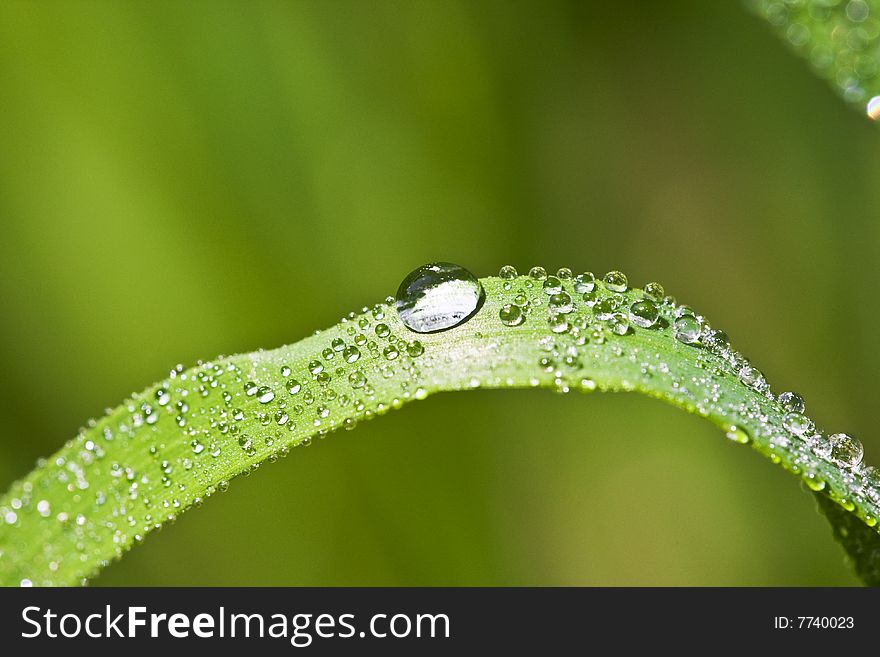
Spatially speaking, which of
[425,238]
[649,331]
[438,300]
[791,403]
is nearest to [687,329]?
[649,331]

::::::::::

• Exercise description:
Quote the listing above word for word, including the answer line, but leave out the picture.

• Result for this exercise:
Spatially speaking, which of
[425,238]
[649,331]
[438,300]
[791,403]
is nearest to [687,329]?
[649,331]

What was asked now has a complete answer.